If you want to avoid getting cut while using sharp tools, you’ll have to do something that might sound ridiculous: sharpen your tools. From saws to kitchen knives to scissors, one of the most common reasons that people get cut is because they were using a dull tool. When an edge is dull, it requires more force to do its job, leading to more room for accidents. So, stay sharp when making cuts, and make sure you’ve sharpened your tools. Otherwise, you might be the one getting cut.
Power Tool Injuries
What is a home improvement project without some power tools? While waxing floors and buzzsawing everything isn’t everyone’s cup of tea, there is something about it that’s undeniably fun. And, using your own power tools can save you a lot of money in the long run. Everyone should know how to use common tools, like buzzsaws, because it is such a useful skill to have. However, the thing that keeps most people away is a fear of getting hurt. This is an incredibly reasonable fear. If it’s recommended that you wear safety goggles when doing something, there’s some level of danger to it.
Someone who is well versed in power tools might go through hundreds of projects without ever getting hurt, though. Why? Because they respect the tools that they use. A buzzsaw could tear you apart if it wanted to, so you can’t give it the opportunity. If you are using power tools, make sure that you work in a clean, well-lit area. This should help you to maintain focus on what you’re doing, and prevent any potential accidents. You should also maintain focus. Even if you cut wood thousands of times, a small distraction could leave your thumb in the wrong place at the wrong time.

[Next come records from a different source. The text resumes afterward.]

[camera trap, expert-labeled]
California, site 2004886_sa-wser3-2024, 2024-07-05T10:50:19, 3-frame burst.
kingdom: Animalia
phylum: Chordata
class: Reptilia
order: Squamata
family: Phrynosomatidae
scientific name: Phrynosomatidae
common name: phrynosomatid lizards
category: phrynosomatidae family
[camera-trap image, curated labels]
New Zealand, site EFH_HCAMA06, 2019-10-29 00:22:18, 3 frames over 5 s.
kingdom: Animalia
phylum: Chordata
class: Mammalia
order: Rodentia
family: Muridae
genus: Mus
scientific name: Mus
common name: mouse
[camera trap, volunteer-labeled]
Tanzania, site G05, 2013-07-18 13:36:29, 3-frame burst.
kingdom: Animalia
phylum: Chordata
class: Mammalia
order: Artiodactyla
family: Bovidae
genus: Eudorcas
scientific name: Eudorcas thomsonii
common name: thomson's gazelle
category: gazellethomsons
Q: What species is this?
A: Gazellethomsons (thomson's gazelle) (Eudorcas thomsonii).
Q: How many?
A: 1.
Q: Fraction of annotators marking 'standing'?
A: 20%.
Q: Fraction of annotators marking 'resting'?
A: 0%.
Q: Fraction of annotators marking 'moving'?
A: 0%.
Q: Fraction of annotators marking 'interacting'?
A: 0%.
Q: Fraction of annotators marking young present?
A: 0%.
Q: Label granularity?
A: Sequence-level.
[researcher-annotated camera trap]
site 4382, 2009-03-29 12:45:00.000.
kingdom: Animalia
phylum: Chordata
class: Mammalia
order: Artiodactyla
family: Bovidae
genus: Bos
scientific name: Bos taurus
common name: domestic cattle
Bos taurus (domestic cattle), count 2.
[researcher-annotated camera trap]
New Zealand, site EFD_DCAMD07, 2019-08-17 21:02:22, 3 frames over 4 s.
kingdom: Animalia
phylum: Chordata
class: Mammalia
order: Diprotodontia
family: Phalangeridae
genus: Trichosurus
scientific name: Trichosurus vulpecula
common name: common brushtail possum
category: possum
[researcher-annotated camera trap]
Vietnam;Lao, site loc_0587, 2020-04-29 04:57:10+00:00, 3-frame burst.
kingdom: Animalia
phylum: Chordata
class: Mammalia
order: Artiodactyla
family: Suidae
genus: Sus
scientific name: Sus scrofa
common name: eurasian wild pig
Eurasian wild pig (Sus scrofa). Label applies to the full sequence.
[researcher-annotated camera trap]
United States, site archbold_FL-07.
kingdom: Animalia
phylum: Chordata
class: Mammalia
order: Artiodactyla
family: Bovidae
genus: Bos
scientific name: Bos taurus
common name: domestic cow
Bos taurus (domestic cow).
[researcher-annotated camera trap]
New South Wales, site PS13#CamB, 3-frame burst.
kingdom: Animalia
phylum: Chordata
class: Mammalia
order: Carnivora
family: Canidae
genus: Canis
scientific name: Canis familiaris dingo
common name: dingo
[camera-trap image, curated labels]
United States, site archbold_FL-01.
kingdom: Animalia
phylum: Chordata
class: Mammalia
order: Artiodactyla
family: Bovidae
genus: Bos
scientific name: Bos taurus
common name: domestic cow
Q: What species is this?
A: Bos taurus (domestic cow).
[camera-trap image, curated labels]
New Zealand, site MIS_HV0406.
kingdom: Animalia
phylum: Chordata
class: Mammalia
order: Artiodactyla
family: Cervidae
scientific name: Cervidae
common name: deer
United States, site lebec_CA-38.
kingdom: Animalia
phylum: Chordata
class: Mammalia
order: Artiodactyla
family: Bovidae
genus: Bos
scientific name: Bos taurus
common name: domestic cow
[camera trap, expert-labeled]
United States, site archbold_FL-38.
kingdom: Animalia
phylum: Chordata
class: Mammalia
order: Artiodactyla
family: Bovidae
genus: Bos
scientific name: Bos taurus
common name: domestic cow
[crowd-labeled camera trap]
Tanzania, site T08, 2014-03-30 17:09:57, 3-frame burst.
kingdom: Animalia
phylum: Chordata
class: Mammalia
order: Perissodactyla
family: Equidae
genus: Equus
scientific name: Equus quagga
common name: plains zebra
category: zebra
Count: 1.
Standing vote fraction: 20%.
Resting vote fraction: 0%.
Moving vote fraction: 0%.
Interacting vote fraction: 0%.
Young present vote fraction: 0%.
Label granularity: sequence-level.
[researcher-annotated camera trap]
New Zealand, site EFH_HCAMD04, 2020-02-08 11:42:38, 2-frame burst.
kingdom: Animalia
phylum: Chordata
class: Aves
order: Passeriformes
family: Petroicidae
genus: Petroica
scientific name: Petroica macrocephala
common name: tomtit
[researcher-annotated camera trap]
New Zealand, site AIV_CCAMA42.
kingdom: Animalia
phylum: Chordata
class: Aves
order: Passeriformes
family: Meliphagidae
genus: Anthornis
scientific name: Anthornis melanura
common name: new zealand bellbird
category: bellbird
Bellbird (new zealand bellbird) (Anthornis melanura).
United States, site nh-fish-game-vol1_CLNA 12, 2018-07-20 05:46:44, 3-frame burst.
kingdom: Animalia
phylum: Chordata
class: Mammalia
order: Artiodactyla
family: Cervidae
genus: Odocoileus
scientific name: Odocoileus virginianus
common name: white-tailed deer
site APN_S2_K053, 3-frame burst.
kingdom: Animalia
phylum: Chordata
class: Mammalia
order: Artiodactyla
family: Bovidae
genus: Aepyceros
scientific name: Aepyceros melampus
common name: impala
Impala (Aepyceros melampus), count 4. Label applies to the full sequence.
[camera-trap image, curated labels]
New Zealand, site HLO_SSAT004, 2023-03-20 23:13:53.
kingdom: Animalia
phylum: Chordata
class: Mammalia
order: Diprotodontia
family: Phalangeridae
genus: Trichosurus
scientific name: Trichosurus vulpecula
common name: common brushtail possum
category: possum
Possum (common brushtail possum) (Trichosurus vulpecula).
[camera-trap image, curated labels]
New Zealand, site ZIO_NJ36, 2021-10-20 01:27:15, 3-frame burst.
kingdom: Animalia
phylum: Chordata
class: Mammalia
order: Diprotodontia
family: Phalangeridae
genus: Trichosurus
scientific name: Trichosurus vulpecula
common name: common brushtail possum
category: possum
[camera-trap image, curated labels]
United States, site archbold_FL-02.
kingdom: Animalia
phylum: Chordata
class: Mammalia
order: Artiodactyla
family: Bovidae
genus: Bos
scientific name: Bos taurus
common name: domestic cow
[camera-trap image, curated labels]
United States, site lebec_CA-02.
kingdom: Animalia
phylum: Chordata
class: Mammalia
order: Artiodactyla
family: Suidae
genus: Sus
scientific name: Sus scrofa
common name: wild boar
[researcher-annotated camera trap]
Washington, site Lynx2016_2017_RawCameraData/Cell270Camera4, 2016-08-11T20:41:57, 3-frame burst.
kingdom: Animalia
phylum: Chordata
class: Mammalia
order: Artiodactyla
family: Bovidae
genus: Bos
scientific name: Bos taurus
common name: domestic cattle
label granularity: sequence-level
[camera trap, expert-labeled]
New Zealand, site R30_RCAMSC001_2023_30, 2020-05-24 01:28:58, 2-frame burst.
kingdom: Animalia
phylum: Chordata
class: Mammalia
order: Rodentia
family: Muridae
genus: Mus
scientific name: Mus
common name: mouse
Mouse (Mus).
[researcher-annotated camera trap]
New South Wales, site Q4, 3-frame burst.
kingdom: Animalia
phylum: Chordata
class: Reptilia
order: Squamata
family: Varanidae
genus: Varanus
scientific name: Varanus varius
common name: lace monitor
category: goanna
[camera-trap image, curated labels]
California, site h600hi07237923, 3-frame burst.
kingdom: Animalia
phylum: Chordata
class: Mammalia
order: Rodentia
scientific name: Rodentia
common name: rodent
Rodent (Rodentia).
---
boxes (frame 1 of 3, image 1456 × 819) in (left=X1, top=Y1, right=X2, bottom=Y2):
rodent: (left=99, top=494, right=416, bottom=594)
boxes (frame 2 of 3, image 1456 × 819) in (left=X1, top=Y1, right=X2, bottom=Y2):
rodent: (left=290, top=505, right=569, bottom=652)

We call accidents “accidents” because that’s what they are, but not doing something on purpose isn’t the same as not being able to prevent it. When working around your home, the first tool in your belt should be precaution. A beautiful home doesn’t mean as much if you have to spend the night in a hospital bed, does it? Remember to have fun and work hard with whatever projects you take on, but please don’t let things end poorly — and save the beer for when you’re done.